Here's how a vehicle monitoring system works. The tracking unit gets its location via a GPS satellite. It also gets information about the vehicle's acceleration, stability, engine speed and other factors from a number of onboard sensors. The information is transmitted between the vehicle and the telco (usually via a cellular network). The telco securely transfers the information to a Navman Wireless data centre. And you can monitor the information in real time, via the cloud, on your computer or mobile device.
Tracking your fleet in real time allows you to see where your entire fleet is at a glance, improve the efficiency of your fleet by selecting the best routes between destinations, and keep your customers happy with more accurate ETAs, quotes and invoices.
With an IVMS you can capture data on speed, engine revs and braking, and combine this with second-by-second data grabs from the GPS tracking. This allows you to pinpoint patchy driving and other problems, and gives you an accurate and objective tool for analysing and reporting on driver behaviour as well as monitoring and training drivers on ways to improve their safety.
You can accurately monitor vehicle speed, and set criteria in the system to provide you with detailed over-speed alerts. Real-time over-speed alerts can be pushed out to driver managers (as well as drivers). And reports showing the proportion of time spent speeding will tell you whether your driver is heavy-footed or just picks up speed going downhill.
Monitoring engine revolutions can tell you whether you should have driver safety concerns. Over-revving is a major contributor to driver stress. Heavy braking is another indicator of driver stress and inattention and accelerometers will tell you how hard a driver is cornering, yet another indicator of driver stress.

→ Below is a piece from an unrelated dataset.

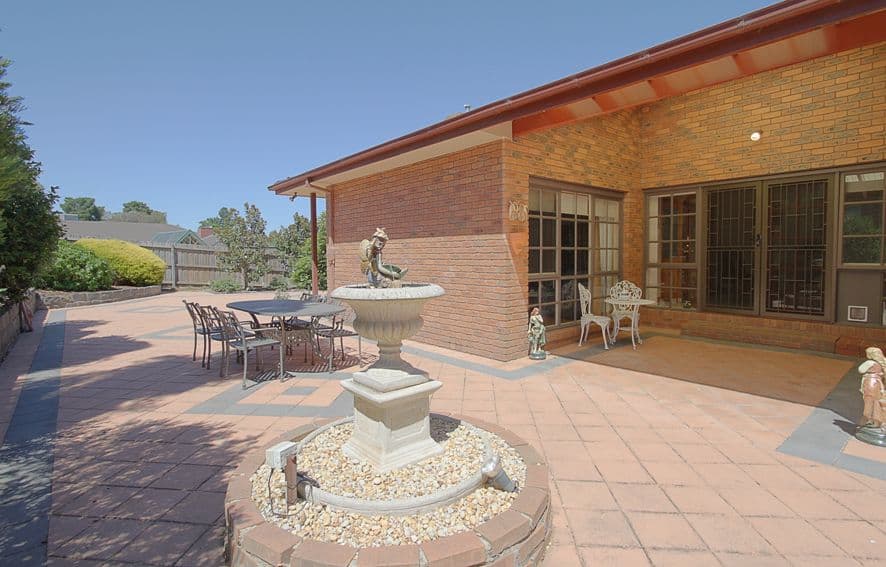 46 Maxine Drive, SAINT HELENA VIC 3088, St Helena - Thumbnail 5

An IVMS helps you better manage jobsite equipment costs by automatically breaking down equipment use by project as assets move from job to job and even as subcontractors come and go. The resultant reports can help better cost accounting, reduce write-offs for unallocated asset hours, improve asset management on individual projects, track subcontractor hours, and improve bidding on future projects by providing accurate documentation of asset use on different kinds of jobs. An IVMS also helps you improve preventative maintenance accuracy (no over or under servicing of your equipment) and gain visibility into unauthorised use, track equipment for up to five months without needing a direct supply in the event of tampering, and receive unauthorised movement alerts triggered by a built-in motion sensor.
So, IVMS for you? No question about it really.